Cada vez más expertos se reunían. Innumerables personas miraban con avidez las llamas demoníacas en el vacío. ¡Eran el Loto Demoníaco de los Nueve Abismos del Emperador Demoníaco de los Nueve Abismos! ¡Qué cosa tan aterradora! Los discípulos de los ocho Emperadores Marciales que habían sido engañados por el Emperador Yan deseaban matarlo de inmediato. Ese maldito monje no solo había engañado a sus Emperadores, sino que además se atrevía a ser tan arrogante. Era una falta total de respeto a las leyes celestiales.
—Señores, este monje es tan insolente. Si no lo matamos, ¿cómo se mantendrá la autoridad imperial? Además, el valor del Loto Demoníaco de los Nueve Abismos es inconmensurable. Es hora de que saquen sus Artefactos Imperiales —dijo en ese momento un Maestro Venerable del Clan Qi, dirigiéndose a la multitud. Después de que los Emperadores regresaran a la Tierra de Bahuang, las fuerzas de los Emperadores Marciales habían enviado a todos sus expertos. La formación era más poderosa que la vez anterior, porque ya se había confirmado la aparición del pequeño mundo del Emperador Xi y el Emperador Demoníaco de los Nueve Abismos. ¿Cómo iban a renunciar a buscar tesoros? Casi todos los clanes de Emperadores Marciales habían traído Artefactos Imperiales, aunque no los habían mostrado todavía.
—¿Qué pasa? ¿El Clan Qi quiere beneficiarse sin esfuerzo? —dijo fríamente un Maestro Venerable del Clan Wen. El Clan Qi y el Clan Wen ya eran como el agua y el fuego, igual que la Plataforma Celestial y la Fortaleza Divina del Dragón Celestial, pero con una relación aún peor. Los Emperadores Marciales ya habían luchado de verdad. ¿Qué más había que temer?
—El Artefacto Imperial de nuestro Clan Qi ya fue destruido, como todos saben. ¿Qué quieres decir con eso? —respondió fríamente el Maestro Venerable del Clan Qi.
—Si no tienes un Artefacto Imperial, deberías largarte de aquí. ¿Con qué derecho hablas? —dijo con desprecio el Maestro Venerable del Clan Wen, sin darle ninguna cortesía. No creía que el Maestro Venerable del Clan Qi no tuviera otro Artefacto Imperial. El Clan Qi era una familia de Emperadores Marciales con muchos años de herencia.
—Así es. Sin Artefacto Imperial, lárgate de aquí —dijo con arrogancia un Maestro Venerable Bestia del Salón del Emperador Bestia, con voz gélida—. Cuando matemos a este maldito monje, empezaremos a disputar el Loto Demoníaco de los Nueve Abismos. Sin Artefacto Imperial, no te metas.
Dicho esto, el Maestro Venerable Bestia abrió la boca. Un resplandor dorado infinito inundó el cielo y la tierra. De su boca salió una pluma, forjada con la pluma del Emperador Peng. Brillaba con una luz dorada cegadora, afilada sin límites, como la espada más cortante del mundo. Daba la ilusión de que, al pasar, podría cortar el espacio.

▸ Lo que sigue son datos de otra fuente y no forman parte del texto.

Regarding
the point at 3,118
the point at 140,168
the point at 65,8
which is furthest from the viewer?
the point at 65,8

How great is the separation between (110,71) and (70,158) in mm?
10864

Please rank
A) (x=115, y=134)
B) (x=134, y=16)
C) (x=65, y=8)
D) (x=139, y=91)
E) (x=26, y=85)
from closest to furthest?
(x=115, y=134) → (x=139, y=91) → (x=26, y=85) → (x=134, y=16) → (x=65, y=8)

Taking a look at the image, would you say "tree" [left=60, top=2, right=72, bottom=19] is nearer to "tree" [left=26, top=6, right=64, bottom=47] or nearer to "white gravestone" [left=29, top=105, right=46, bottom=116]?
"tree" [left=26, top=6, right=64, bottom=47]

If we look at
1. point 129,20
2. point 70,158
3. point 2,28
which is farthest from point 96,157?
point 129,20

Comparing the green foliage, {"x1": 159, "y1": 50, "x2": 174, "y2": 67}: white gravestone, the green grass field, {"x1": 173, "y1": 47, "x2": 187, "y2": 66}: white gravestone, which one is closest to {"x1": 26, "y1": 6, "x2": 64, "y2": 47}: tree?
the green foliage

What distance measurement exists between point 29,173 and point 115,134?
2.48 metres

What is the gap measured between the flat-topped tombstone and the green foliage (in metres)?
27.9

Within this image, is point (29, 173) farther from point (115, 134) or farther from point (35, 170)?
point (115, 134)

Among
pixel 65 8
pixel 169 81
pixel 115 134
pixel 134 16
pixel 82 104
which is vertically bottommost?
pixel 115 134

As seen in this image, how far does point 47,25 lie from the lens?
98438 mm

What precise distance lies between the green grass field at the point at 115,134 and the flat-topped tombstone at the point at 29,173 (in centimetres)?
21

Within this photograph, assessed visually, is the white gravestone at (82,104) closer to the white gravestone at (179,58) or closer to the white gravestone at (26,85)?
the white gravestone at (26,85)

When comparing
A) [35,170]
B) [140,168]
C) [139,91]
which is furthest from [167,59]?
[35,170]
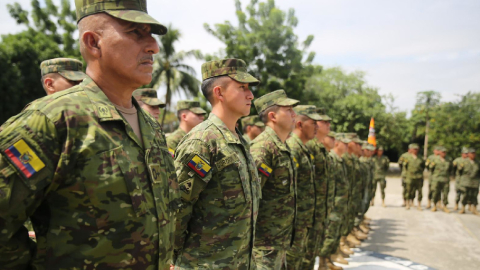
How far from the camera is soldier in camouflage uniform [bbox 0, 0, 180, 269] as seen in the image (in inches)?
47.9

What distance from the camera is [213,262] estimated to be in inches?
94.5

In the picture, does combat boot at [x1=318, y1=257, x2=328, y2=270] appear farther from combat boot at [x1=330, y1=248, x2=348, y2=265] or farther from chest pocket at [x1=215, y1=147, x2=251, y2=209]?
chest pocket at [x1=215, y1=147, x2=251, y2=209]

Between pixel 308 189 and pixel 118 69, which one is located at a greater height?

El Salón del Emperador Bestia había mostrado su Artefacto Imperial para matar al Emperador Yan en el vacío.
—Así es. Los que no tengan Artefacto Imperial, aléjense. Si no, los mataremos primero —dijo un Maestro Venerable Bestia de la Isla del Emperador del Rayo, sacando un Martillo del Dios del Trueno. Era aterrador, con rayos de luz que atravesaban el cielo y la tierra.
Estas fuerzas de Emperadores Marciales estaban echando a la gente. Sin Artefacto Imperial, fuera. No tenían derecho a participar en la disputa por el Loto Demoníaco de los Nueve Abismos.
—Este tipo parece que se ha pasado de la raya —murmuró Lin Feng en la oscuridad del vacío. Vio al Emperador Yan en el cielo, aún erguido, con una luz feroz brillando en sus ojos mientras miraba los Artefactos Imperiales que aparecían. Si iba a jugar, que fuera a lo grande.